Wij zijn aangesloten bij de Nederlandse Orde van Advocaten
Deze column is geschreven door mr. J.L. (Linda) van Schoonhoven, advocaat bij Boer & Van Schoonhoven advocaten in Heerde. Linda is gespecialiseerd in het aansprakelijkheidsrecht en het letselschaderecht. Zij is lid van de ASP (Vereniging van advocaten voor slachtoffers van Personenschade) en lid van de LSA (vereniging van Letselschade advocaten).
Onze wet kent een gapend gat als het gaat om het vergoeden van schade als een dierbare is overleden door een fout van een ander. Als een naaste overlijdt door bijvoorbeeld een verkeersongeval, medische fout, arbeidsongeval of een misdrijf, dan geeft de Nederlandse wet de nabestaanden in grote lijnen alleen recht op een vergoeding van de begrafeniskosten als deze niet door een uitvaartverzekering zijn gedekt, en een vergoeding voor inkomstenderving wanneer de nabestaanden van het inkomen van de overledene afhankelijk waren.
In de praktijk betekent dit bijvoorbeeld dat wanneer een minderjarige komt te overlijden bij een verkeersongeval welke is veroorzaakt door een ander, de ouders/nabestaanden met lege handen blijven staan. De enige genoegdoening die zij kunnen krijgen is een strafrechtelijke veroordeling van de veroorzaker. Keer op keer merk ik dat dit aan de nabestaanden niet uit te leggen is.

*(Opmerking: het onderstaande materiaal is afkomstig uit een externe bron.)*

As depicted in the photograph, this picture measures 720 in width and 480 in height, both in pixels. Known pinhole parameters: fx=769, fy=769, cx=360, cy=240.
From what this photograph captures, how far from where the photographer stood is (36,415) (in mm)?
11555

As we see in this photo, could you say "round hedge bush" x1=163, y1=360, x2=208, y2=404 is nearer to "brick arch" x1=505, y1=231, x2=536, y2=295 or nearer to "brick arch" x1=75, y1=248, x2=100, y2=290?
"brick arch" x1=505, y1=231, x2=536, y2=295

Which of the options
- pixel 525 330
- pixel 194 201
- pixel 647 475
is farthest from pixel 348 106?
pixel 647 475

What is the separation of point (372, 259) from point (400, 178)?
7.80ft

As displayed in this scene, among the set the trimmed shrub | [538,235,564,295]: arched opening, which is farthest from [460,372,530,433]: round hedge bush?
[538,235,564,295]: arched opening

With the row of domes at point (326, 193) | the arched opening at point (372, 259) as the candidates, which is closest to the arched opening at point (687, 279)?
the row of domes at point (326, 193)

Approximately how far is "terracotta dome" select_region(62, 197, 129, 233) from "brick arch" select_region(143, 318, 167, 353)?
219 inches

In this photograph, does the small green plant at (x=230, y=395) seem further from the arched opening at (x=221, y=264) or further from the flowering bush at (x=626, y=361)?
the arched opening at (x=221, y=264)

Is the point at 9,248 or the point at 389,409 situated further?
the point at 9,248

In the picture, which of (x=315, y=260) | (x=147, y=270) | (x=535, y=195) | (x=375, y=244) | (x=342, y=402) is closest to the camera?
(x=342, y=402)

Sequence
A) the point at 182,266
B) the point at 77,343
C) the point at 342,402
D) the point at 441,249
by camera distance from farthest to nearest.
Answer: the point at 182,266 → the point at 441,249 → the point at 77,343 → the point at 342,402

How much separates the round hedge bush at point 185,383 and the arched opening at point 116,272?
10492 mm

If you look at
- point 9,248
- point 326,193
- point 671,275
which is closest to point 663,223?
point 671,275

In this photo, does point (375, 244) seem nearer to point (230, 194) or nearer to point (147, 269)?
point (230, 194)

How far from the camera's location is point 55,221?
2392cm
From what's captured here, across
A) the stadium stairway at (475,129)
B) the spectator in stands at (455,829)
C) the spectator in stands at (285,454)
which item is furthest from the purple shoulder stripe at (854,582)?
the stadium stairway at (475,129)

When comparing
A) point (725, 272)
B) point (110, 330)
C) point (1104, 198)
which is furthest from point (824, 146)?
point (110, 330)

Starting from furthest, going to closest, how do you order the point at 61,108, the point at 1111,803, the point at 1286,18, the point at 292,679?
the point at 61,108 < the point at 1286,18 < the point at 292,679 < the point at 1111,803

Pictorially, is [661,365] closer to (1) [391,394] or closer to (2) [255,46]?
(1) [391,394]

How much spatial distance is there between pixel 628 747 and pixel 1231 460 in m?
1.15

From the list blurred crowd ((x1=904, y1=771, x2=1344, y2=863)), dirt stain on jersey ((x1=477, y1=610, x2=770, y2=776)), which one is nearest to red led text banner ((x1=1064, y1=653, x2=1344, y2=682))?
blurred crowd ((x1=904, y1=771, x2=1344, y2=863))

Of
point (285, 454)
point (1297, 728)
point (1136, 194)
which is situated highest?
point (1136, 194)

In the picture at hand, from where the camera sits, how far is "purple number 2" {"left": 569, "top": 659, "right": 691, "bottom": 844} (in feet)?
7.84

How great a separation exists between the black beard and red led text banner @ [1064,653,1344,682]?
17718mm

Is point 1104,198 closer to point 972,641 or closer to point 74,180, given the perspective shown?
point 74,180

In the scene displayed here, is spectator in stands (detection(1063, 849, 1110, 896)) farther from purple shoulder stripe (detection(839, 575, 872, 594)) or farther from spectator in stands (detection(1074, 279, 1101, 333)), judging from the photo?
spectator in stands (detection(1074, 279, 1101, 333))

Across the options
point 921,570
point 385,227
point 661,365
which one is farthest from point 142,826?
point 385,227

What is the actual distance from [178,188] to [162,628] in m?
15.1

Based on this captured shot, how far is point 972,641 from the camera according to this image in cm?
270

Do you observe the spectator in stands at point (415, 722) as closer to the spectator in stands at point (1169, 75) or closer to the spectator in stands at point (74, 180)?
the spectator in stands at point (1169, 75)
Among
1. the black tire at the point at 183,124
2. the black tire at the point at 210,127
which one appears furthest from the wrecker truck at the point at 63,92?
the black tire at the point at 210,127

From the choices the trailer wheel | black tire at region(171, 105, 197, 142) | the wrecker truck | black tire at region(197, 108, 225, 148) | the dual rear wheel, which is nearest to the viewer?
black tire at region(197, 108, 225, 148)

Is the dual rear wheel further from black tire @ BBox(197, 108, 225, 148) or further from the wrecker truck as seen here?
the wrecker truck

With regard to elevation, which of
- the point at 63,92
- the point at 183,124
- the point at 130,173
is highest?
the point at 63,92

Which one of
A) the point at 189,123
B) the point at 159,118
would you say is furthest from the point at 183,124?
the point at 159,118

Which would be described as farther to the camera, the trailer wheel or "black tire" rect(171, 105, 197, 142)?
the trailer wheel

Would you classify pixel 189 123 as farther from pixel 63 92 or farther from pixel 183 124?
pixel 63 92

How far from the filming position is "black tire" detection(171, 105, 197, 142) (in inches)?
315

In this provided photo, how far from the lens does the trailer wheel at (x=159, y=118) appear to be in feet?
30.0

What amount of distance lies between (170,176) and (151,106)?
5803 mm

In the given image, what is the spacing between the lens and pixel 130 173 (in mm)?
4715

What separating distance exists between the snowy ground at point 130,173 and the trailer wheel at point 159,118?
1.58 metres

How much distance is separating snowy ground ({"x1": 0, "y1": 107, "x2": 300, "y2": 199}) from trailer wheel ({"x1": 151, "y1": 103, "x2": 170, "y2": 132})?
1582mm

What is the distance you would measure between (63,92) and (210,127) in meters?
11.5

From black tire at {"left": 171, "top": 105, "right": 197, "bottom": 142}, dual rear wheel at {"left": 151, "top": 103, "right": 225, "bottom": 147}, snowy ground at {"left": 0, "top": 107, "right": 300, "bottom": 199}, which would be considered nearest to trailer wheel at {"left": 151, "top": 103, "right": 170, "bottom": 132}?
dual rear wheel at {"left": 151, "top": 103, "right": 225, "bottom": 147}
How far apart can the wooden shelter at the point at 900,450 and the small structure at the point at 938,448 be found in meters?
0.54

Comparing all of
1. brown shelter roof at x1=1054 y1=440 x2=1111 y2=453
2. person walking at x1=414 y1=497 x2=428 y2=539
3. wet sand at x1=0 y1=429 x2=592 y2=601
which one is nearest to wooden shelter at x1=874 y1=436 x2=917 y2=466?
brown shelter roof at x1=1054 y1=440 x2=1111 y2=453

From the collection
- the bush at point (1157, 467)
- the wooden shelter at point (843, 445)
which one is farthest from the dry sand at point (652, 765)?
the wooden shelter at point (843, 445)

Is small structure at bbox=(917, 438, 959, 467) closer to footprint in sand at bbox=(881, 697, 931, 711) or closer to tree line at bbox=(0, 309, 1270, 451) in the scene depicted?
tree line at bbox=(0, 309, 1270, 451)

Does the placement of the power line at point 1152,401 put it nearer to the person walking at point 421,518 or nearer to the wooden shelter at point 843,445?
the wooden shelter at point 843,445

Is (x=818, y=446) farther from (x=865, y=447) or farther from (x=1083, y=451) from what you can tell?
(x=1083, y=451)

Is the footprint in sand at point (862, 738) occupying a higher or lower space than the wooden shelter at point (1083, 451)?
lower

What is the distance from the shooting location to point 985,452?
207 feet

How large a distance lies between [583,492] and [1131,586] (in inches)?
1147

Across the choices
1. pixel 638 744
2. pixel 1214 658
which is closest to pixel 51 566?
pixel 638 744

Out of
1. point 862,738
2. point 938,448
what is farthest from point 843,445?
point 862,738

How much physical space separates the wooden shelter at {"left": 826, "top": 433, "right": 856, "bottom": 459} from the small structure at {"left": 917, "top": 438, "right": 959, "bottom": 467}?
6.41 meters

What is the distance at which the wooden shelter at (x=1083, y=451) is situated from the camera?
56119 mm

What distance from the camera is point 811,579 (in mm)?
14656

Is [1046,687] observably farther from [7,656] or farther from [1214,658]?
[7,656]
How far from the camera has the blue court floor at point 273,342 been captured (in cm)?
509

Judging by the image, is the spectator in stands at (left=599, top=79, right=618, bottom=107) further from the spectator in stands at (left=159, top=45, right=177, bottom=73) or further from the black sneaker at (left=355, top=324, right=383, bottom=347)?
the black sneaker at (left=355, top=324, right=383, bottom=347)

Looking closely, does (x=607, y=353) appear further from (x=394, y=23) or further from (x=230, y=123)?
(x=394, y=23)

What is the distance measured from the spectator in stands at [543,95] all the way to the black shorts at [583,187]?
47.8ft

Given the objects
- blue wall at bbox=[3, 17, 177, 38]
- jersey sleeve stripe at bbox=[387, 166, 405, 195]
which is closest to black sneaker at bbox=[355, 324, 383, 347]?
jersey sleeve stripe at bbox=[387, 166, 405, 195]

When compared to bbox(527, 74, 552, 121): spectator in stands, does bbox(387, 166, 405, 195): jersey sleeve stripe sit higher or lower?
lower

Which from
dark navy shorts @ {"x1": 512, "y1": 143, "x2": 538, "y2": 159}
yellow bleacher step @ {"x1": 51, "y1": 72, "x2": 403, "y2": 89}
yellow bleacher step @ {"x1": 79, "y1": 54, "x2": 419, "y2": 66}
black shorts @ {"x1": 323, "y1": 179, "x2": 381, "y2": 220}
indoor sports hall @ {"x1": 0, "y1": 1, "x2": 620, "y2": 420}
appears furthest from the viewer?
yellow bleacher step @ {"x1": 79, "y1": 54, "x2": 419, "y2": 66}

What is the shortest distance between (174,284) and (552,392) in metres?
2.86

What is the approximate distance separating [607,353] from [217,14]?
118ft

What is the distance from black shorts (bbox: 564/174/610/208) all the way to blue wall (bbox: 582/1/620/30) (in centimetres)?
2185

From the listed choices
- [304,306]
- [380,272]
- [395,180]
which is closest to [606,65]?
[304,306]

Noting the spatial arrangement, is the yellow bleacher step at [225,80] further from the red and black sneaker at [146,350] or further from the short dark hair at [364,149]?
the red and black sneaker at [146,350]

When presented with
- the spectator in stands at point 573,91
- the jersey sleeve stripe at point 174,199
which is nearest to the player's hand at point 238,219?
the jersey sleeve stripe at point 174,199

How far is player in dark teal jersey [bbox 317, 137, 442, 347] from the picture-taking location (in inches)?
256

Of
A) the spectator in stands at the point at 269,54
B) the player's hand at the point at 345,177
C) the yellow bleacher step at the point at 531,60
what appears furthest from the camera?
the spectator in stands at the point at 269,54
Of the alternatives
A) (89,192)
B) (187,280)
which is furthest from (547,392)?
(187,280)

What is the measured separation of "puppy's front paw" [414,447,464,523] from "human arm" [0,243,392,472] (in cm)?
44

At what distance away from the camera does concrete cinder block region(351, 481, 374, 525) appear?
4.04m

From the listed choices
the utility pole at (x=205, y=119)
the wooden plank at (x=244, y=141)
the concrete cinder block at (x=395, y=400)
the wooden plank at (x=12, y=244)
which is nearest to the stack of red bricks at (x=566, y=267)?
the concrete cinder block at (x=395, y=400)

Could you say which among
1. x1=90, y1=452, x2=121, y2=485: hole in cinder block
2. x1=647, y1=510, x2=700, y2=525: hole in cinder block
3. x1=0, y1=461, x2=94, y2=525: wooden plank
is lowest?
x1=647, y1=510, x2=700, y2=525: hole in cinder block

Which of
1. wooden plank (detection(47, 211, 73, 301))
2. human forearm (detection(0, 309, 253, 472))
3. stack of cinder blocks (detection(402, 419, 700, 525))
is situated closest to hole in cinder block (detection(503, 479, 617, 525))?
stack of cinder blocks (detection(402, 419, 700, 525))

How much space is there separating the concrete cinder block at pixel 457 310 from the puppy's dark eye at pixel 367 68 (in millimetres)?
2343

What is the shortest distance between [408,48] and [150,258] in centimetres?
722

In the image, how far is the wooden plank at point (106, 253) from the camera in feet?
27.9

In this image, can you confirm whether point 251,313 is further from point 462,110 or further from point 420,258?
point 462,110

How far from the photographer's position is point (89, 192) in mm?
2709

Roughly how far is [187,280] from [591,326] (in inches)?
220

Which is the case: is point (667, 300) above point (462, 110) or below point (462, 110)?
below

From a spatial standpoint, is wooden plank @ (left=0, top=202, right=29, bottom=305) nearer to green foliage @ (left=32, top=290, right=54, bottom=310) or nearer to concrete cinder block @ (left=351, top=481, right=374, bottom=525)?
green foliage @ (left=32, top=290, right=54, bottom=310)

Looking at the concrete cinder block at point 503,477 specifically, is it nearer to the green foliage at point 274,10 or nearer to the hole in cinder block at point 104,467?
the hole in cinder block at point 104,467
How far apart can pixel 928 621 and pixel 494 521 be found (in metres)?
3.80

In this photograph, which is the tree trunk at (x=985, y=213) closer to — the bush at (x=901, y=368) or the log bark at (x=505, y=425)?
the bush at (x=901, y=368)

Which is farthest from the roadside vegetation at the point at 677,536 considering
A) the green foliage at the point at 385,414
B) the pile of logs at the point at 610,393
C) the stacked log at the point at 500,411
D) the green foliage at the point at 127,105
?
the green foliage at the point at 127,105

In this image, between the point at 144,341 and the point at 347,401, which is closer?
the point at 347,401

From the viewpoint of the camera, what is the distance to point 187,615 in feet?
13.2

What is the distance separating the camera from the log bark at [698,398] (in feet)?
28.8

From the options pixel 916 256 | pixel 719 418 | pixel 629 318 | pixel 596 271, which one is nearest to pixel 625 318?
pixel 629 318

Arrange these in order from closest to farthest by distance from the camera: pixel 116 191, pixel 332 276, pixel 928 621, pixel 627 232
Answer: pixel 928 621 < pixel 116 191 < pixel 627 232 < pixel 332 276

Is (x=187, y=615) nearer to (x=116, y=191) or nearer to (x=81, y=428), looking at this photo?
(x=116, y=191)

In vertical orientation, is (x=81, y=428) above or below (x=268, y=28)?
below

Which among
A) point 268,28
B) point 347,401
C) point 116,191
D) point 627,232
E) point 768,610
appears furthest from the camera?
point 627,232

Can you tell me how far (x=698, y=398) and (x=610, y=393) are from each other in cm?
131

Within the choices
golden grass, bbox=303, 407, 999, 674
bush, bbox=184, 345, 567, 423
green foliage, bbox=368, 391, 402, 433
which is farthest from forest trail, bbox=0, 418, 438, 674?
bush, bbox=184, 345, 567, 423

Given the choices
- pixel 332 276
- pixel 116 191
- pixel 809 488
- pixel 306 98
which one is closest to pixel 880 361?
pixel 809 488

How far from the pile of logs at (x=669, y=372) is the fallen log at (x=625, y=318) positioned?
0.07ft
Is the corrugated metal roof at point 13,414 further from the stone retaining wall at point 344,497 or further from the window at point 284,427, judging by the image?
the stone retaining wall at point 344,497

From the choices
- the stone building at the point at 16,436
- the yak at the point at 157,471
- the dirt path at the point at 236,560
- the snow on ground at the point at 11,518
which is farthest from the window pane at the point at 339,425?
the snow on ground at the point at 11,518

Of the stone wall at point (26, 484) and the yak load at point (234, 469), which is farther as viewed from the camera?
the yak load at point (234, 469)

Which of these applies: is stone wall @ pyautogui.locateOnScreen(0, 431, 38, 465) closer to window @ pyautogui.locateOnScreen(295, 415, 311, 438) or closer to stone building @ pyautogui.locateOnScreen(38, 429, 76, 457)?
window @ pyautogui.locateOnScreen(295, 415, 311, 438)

Momenteel is het Wetsvoorstel vergoeding affectieschade (= een vorm van smartengeld voor nabestaanden) in behandeling dat bepaalde nabestaanden/naasten recht geeft op een immateriële schadevergoeding indien hun dierbare is overleden of ernstig letsel heeft opgelopen als gevolg van de fout van een ander. Dit wetsvoorstel is echter nog geen wet, zodat in de praktijk verzekeraars nog steeds geen smartengeld uitkeren aan nabestaanden.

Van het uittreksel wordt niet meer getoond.